» Jobs
1. In the forum thread on feeding mystery snails, why do some people move their snails to a separate tank to feed them?
2. From the forum thread on feeding mystery snails, quote the passage starting at "## colorxmexravyne (May" and ending at "for a while.".
3. Write what comes next in the forum thread on feeding mystery snails, picking up after its final sentence.

» Document
Ravyne, I usually don't have a set schedule for feeding my mystery snails. I usually just throw in something like a veggie or two a few times a week. Some people even like putting them in a separate tank to feed them, to minimize the food waste polluting the water of the main tank.


----------



## colorxmexravyne (May 8, 2012)

TheCrabbyTabby said:


> CJ, I would supplement a veggie, like blanched carrots or cucumber, or an algae wafer every once in a while, if you feel that its current source of food is not enough. If the snail doesn't eat it completely within a set amount of time, remove it and let them feed on whatever is in the tank for a while.
> 
> Ravyne, I usually don't have a set schedule for feeding my mystery snails. I usually just throw in something like a veggie or two a few times a week. Some people even like putting them in a separate tank to feed them, to minimize the food waste polluting the water of the main tank.

» Supplied data
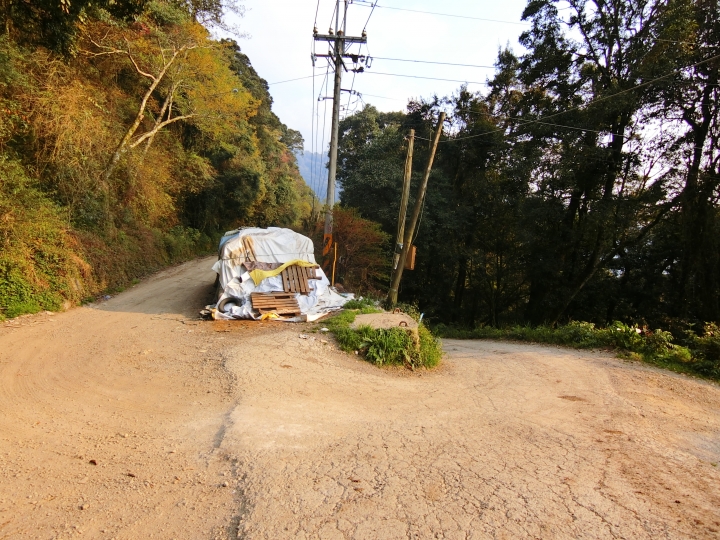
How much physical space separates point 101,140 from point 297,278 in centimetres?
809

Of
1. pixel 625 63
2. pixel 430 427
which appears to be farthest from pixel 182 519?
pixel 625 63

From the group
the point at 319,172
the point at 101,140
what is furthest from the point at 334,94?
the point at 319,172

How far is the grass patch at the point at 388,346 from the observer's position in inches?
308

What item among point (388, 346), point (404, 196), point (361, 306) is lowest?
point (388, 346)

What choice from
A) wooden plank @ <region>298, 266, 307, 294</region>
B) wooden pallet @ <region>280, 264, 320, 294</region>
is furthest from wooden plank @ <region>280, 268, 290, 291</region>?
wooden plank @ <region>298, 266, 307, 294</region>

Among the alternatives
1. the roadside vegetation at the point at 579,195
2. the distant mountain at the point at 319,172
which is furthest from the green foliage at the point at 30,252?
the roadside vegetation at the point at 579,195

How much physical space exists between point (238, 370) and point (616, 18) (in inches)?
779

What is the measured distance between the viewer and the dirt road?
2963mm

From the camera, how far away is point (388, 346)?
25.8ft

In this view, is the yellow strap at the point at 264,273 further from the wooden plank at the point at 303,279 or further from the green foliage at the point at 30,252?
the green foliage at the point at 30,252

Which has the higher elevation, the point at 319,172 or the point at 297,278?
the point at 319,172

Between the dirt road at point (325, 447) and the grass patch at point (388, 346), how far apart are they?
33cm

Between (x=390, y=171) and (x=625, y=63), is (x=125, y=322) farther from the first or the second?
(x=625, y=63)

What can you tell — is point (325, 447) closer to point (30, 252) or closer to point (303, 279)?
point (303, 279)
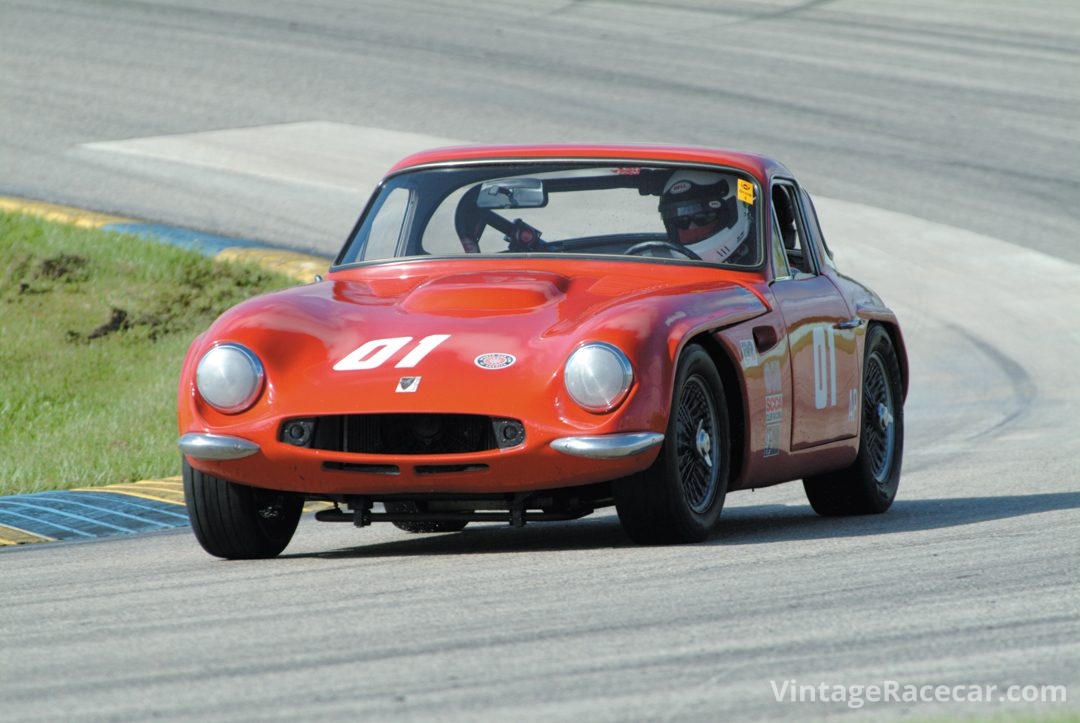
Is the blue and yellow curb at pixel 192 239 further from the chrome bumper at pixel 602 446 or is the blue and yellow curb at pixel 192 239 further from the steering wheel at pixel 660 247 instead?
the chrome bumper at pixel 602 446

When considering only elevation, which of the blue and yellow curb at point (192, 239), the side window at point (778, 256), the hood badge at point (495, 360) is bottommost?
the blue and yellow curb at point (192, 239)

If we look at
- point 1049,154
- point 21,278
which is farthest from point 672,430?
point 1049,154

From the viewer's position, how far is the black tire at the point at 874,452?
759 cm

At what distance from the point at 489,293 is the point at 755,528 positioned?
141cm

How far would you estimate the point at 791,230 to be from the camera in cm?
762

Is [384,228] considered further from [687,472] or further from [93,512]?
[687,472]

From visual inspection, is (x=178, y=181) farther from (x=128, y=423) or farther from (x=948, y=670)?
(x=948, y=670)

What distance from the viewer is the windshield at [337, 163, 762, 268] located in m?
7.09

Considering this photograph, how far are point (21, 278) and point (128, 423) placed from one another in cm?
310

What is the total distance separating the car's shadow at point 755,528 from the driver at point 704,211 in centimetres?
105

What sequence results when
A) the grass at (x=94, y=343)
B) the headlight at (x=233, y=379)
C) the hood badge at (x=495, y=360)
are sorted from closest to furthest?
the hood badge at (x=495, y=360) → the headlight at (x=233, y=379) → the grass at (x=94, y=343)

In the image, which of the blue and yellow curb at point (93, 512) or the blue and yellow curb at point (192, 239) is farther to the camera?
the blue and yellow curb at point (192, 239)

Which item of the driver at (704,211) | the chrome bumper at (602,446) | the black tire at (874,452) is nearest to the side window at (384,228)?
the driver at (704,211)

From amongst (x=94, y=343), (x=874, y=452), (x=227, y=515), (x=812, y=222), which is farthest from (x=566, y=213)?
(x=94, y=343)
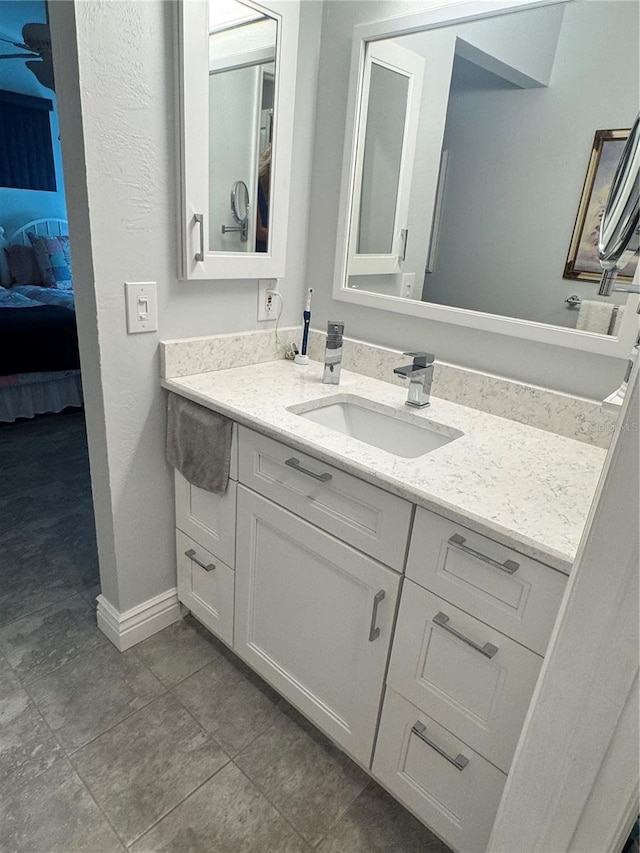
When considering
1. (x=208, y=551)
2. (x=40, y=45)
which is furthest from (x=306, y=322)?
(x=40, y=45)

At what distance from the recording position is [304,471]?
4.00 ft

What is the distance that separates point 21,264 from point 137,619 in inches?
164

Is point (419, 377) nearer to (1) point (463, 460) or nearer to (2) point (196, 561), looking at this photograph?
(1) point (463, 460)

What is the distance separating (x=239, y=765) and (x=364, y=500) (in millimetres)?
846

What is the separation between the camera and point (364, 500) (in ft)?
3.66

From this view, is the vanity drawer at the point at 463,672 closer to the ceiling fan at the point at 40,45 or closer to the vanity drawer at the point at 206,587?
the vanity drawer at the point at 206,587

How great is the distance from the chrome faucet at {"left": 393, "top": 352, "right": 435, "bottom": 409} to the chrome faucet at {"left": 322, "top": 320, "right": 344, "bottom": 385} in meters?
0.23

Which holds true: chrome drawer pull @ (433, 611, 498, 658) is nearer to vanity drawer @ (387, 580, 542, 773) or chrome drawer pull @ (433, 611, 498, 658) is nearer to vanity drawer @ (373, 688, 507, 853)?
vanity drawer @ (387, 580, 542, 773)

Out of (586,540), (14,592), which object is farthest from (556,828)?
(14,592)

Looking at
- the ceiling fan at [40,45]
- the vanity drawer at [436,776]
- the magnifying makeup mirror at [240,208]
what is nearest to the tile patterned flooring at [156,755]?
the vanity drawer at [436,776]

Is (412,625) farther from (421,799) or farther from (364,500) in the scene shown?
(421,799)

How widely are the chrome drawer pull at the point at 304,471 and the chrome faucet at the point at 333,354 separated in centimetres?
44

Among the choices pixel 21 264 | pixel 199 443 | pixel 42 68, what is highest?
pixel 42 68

» Answers to the exercise
1. They do it to minimize the food waste polluting the water of the main tank.

2.
## colorxmexravyne (May 8, 2012)

TheCrabbyTabby said:


> CJ, I would supplement a veggie, like blanched carrots or cucumber, or an algae wafer every once in a while, if you feel that its current source of food is not enough. If the snail doesn't eat it completely within a set amount of time, remove it and let them feed on whatever is in the tank for a while.

3.
Okay. I just feel like mine NEVER eats. And there's not really that much in my tank. At least, I don't _see_ any algae or anything. I've been offering him spinach and algae wafers for the past two days, but he won't eat it. I guess I'll keep trying? Thanks.


----------



## cjconcepcion (Jun 7, 2012)

do all the leaves and such count as food for him though?


----------



## iElBeau (Feb 20, 2012)

I'm having the same problem with my mystery snails  I don't know what to feed them! I haven't tried algae wafers yet, but put a cucumber in today, and I don't think they've eaten it at all... 

PS. Do veggies affect the pH or the nutrients in the tank at all? And I read somewhere that they should be in between 8 and 12 hours tops... does this sound about right?

Thanks!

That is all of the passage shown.